About

Our fully working Carbon Capture Pilot Plant is a vital resource in the fight against climate change, demonstrating best practice in capturing and storing harmful Carbon Dioxide (CO2) before it can be released into the atmosphere.

Executive Education use the Carbon Capture Lab to engage executives in high impact, experiential learning in unfamiliar environments. We work with chemical engineers and programme faculty to design different scenarios based on the specific learning objectives of the Executive Education programme.

From Leadership to Finance, the scenarios are bespoke and are played out in an environment triggering decision taking in uncertainty, it alone, exposes executives to new learnings which they had not anticipated.

Examples

The Carbon Capture Lab was integrated onto a Global Leadership Programme developed for a Multinational Electronics Company. The group of senior executives was split into two groups: one on a North Sea oil rig and the other back at the plant on dry land. An alarm goes off – a disaster happens off shore – teams could only communicate via email. With the clock ticking and the pressure mounting, were delegates able to find a solution? How did they lead and communicate under pressure?
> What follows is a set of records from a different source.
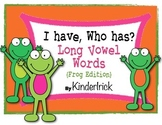 I Have... Who Has? Long Vowel Words {Frog Edition}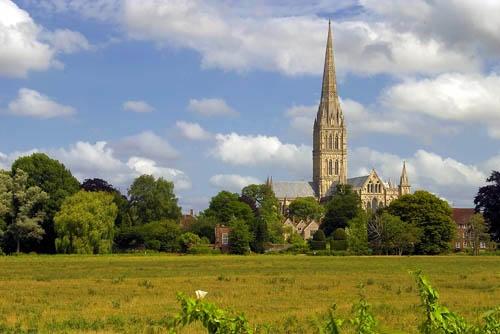 Salisbury Cathedral by Stevo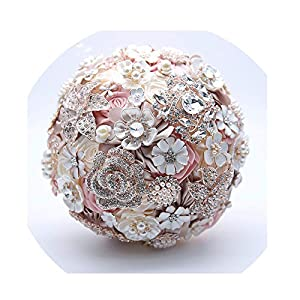 WodCht Beautiful Silk Wedding Flowers Rhinestone Jewelry Blush Pink Brooch Bouquet Gold Broach Bridal Wedding Bouquet 81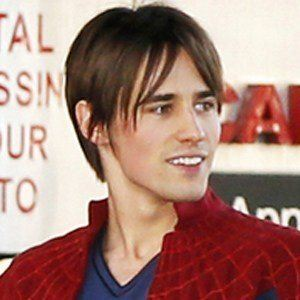 Reeve Carney 4 of 5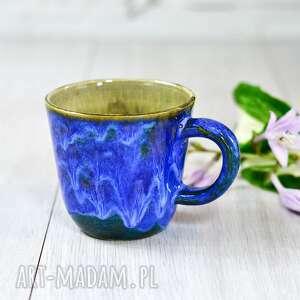 handmade espresso kubek ceramiczny do kawy i herbaty indygo 320 ml / 11 oz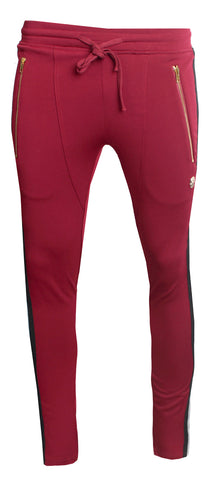KASH Track Pants | Burgundy
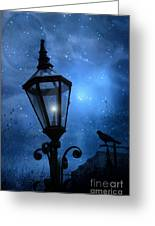 Surreal Fantasy Gothic Blue Night Lantern With Ravens - Starry Night Surreal Lantern Blue Moon Greeting Card by Kathy Fornal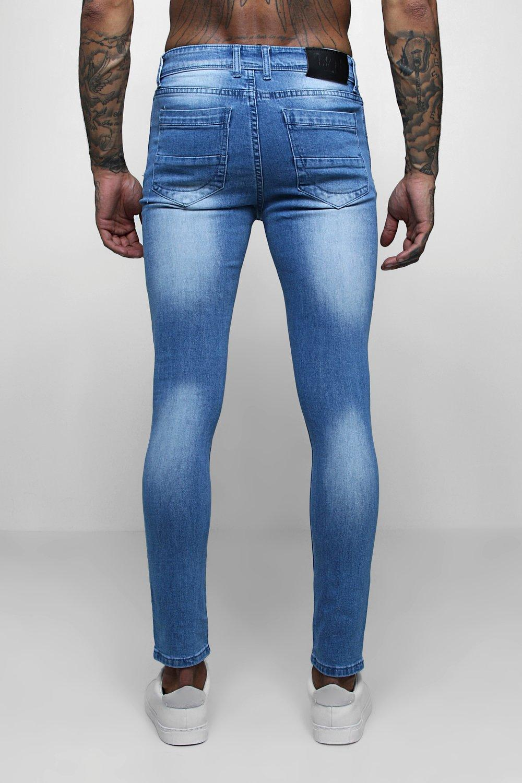 ajuste Azul skinny gris lavados denim super Jeans con fwxgvAIFq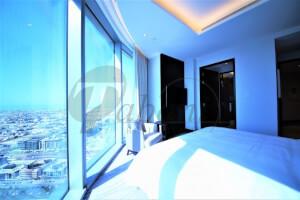 01 Series | Sea View | Mid Floor | Best Layout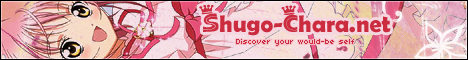 Shugo-Chara.net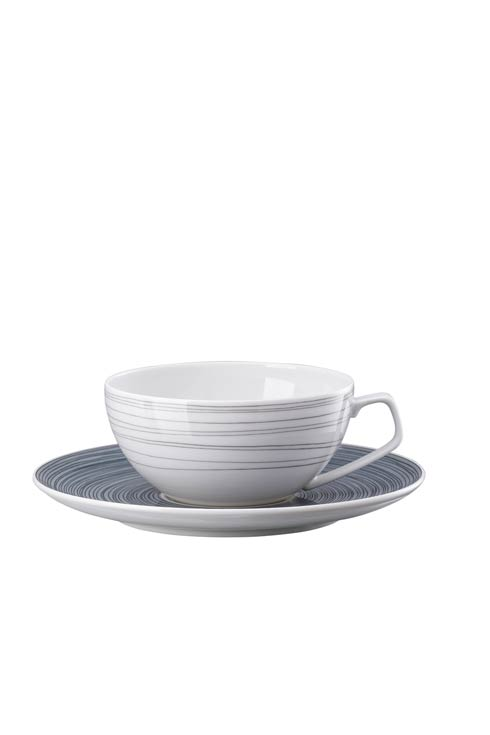 Multicolor Tea Cup Low 8 oz image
A Complete Course in Risk Management challenges executives to manage the live Carbon Capture Plant. They are first asked to identify, plan and measure potential risks. But what happens when crisis strikes and the threat becomes real? How does intellectual analysis before an event help framing human behaviour and decision making under stress? This scenario demonstrates the importance of simulating disasters to stress test procedures and behaviours. Learning by analogy participants are able to link existing procedures in operational risk to financial risk management protocols.

"Simply fantastic. I wished more risk management professionals were given the opportunity to sharpen their senses and develop out of the box thinking the way Imperial does it. It's a truly unique adventure that will resonate with participants long after they have returned back to their desks."